Reading all this information about set point has really freaked me out! I'm at a healthy weight (142 at 5'5") but would love to forever be 125 lbs. Is it not possible? I've been within 5 lbs of 142 for the past four years; has my body permanently set itself at that number? The whole thing makes me so nervous ... :[
I consider my "set point" to be that weight that my body just seems to settle at when I'm not going extreme either way (healthy vs. unhealthy lifestyle, I mean). From junior high up until I got pregnant with my son at 21, I weighed within 5 lbs of the same weight (180), whether I was eating everything in sight or not eating a bite for a week.

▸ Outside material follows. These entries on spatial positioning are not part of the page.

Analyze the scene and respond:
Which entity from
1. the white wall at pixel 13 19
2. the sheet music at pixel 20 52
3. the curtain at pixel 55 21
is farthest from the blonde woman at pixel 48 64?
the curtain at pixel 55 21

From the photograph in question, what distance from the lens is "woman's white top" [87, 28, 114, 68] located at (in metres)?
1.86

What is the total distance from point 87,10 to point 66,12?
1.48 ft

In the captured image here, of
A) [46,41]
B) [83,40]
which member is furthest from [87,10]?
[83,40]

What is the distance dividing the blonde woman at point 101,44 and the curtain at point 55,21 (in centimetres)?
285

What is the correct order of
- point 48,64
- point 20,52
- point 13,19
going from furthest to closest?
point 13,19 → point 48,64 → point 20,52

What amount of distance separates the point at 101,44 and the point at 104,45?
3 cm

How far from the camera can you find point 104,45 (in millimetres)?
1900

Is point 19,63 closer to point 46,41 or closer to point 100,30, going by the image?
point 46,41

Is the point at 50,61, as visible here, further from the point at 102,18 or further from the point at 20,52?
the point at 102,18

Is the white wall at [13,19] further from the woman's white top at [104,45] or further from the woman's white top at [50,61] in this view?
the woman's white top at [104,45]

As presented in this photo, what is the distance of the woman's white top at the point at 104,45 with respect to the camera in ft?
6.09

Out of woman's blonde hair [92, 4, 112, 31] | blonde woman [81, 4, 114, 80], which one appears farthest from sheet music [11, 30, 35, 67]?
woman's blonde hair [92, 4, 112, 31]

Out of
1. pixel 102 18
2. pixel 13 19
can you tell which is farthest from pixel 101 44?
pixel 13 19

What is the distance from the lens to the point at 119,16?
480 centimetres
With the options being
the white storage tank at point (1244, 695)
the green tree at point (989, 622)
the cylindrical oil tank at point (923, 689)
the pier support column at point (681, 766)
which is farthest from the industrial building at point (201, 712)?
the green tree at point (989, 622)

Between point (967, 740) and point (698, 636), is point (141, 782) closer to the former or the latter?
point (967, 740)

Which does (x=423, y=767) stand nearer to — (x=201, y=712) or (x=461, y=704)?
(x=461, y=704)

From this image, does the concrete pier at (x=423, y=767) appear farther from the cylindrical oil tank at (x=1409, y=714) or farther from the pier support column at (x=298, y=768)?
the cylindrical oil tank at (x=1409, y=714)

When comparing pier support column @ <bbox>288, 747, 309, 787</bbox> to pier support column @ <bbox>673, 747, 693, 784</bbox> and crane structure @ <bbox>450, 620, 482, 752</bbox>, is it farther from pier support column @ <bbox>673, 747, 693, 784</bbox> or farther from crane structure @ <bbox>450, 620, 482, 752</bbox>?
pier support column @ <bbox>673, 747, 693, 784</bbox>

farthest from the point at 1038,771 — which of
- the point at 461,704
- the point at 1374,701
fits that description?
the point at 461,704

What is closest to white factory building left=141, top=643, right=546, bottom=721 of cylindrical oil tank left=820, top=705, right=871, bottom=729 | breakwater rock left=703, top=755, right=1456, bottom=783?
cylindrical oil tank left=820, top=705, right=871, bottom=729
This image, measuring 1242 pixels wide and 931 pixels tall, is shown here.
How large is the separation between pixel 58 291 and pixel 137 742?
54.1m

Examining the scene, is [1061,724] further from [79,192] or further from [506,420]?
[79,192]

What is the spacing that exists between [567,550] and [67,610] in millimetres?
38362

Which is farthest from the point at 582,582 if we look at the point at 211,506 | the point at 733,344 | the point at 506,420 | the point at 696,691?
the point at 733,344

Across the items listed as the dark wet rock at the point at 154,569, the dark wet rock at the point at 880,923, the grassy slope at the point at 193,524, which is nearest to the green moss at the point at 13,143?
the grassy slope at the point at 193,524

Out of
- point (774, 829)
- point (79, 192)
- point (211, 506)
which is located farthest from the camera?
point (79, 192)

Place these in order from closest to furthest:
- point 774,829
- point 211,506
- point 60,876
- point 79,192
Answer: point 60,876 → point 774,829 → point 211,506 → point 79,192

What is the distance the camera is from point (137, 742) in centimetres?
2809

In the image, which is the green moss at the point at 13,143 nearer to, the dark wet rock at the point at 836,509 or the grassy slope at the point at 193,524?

After my son was born, it took about a year, but my body seemed to settle itself back down to that 180. I'll admit that it looked a little different than it did before though! I got divorced about a year and a half ago, and after that I started gaining...and gaining...and gaining. Now my "set point" seems to be around 215. I'm not getting any bigger no matter what I do. I don't know about getting smaller, as I haven't been at it for that long this time around. But hopefully you can change your set point just like anything else. The human body is amazingly adaptable, so I wouldn't worry about it too much.
I listened to an interesting story this morning on NPR about overeating...
it affects the body. Also an article about partial fasts.
have natural "set points" and signals that tell us we are full..but so often..(and
especially around the holidays,) we ignore them..and they malfunction. I also
believe that weight training can significantly improve your metabolism.